“We are Vanessa Guillen” is a phrase echoing across military bases, as women everywhere reel from the murder of the 20-year-old Fort Hood soldier earlier this year.
Two sailors set out to give service women and veterans a space to share their own experiences and impact a culture change within the military. Petty Officer 3rd Class Taylor Larsen and Petty Officer 2nd Class Jeri Black created Warrior’s Opposition to Rape, Trauma, and Harassment (WORTH) — a Facebook group focused on sharing stories of sexual assault, harassment, or any other negative experiences that have occurred, according to the group’s description. They never expected it to become a part of a viral movement.
The group has grown to over 13,000 members and 91% of the members polled within the group have one thing in common:
They were sexually harassed and/or assaulted while serving in the military and they want to change the culture from within, now.
The movement caught the attention of Master Chief Petty Officer of the Navy Russell Smith. His office opened up a line of communication this summer to talk about the current culture of the Navy and talk about possible short-term and long-term solutions.
From an organizational standpoint, the issue not only affects mission readiness, but also the long-term health and well-being of victims and military families. Studies have shown that when a perpetrator goes unchecked, it increases the risk that he or she may groom another victim and/or continue their abuse, putting the entire military community at risk.
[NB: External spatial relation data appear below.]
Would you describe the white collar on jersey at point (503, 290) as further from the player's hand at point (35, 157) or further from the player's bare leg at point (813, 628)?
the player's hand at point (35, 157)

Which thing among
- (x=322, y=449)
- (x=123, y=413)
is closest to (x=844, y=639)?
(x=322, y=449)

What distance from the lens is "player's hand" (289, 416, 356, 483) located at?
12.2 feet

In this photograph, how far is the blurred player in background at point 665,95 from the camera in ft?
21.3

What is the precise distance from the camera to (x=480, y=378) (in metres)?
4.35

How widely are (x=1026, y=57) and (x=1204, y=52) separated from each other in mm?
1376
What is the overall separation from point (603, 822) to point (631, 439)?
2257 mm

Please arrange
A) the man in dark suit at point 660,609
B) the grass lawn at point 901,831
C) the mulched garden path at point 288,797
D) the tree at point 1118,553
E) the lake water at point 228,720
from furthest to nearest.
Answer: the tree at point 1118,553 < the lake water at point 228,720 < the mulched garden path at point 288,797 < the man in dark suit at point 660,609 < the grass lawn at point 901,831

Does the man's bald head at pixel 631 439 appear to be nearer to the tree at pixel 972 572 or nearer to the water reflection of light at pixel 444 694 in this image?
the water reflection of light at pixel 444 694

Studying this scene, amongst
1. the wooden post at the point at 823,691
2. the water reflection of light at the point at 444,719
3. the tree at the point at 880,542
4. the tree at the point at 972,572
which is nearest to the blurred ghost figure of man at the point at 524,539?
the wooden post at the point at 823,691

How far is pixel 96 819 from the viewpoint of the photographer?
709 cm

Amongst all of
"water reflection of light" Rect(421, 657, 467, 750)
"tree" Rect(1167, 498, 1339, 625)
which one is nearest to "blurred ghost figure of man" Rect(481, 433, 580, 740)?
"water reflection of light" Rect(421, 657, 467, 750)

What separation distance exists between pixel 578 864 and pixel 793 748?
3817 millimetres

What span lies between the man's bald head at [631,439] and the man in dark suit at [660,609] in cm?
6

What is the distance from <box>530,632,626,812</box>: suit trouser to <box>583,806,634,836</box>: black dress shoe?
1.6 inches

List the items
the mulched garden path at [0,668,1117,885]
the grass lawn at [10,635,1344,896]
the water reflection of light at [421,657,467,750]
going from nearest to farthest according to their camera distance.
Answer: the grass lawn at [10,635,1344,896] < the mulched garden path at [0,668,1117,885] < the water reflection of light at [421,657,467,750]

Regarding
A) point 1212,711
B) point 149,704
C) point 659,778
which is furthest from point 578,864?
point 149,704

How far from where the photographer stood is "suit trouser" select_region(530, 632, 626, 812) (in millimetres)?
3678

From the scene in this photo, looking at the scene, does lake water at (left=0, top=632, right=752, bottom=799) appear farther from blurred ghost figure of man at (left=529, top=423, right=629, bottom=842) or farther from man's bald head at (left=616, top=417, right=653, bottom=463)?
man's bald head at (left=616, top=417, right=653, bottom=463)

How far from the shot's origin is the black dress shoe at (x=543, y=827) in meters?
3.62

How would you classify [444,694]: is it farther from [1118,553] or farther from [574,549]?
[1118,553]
The Navy Sexual Assault Prevention and Response Program (SAPR) isn’t just there for active-duty survivors of sexual assault. The program is for all service members.
One of the most pressing issues noted in the meeting with Smith is that many are simply unaware of the programs that they can utilize when they need help. All service members and their dependents over the age of 18 are able to utilize the following resources:
- Access to the SAFE Helpline: 1-877-995-5247, which is 24/7 support for survivors of sexual assault for all branches of the military and a great starting point for anyone wanting to report an incident.
- A Sexual Assault Response Coordinator (SARC) and Sexual Assault Prevention and Response Victim Advocates (SAPR VAs) can assist victims by helping them to file a restricted or an unrestricted report, set up counseling at Fleet and Family, or even go with them to meet with NCIS and/or to take the victim to get a SAFE kit done at a medical facility.
- Anyone that has filed a restricted report can utilize the CATCH Program, designed to help catch a serial repeat offender. Please note: changes were made to the CATCH program after the Navy launched the program and currently they are only utilizing it for restricted reports, as those offenders are not reprimanded.
- Access to professional Special Victims’ Counsel (SVC) and Victims’ Legal Counsel (VLC) who provide legal representation, support in exercising their legal rights, and help navigating the military legal justice system.
Unfortunately, even with annual training on sexual harassment and assault, both still persist.
One of the obstacles is that in many commands, training to prevent sexual harassment and assault can become another check in the box for leadership. This perception among service members can add to the current perceived rape culture of the military.
Prior to the meeting with Smith, Larsen and Black reached out to members of the WORTH group to assess ideas, possible changes and solutions they could offer to Smith and Navy leadership.
The ideas presented include:
- Starting education during the Delayed Entry Program regarding what sexual harassment and assault are, how to handle it and what resources are available to those in the DEP program.
- Obligate doctors at MEPs to disclose what they are doing during their exams and obtain consent from the patient being examined.
- Utilization of surveys so that people could privately disclose issues at their commands.
- Self-defense classes starting in basic training.
- Quarterly focus-groups of smaller groups of sailors, with the intent to give more personalized presentations.
- SAPR VAs to become their own billet or have an NEC. (Navy Enlisted Classification, which is a four digit code used to identify skills beyond the standard, such as how the Corpsman rate has an NEC for pharmacy technicians.)
- Training for senior enlisted leadership and officers to reinforce the definition of consent, harassment and what assault looks like, and how and when to intervene when they see it at their commands.
- Online reporting for victims.
- Changing the current SAPR training content to include what grooming looks like as well as putting more overall focus on the perpetrator so that people can know what precursors to look for and what types of punishment someone would face.
- Guest speakers at SAPR training, with possibilities of hearing from the perpetrators, survivors and family members of both as well as more interactive training.
- Drills to test how people handle real-life situations and find any deficiencies.
Going forward, Larson and Black say they were pleased with Smith’s receptiveness to ideas and solutions. While some solutions may not be able to be implemented Navy wide, they are excited about continuing the discussions with Smith and senior Navy leadership in 2021.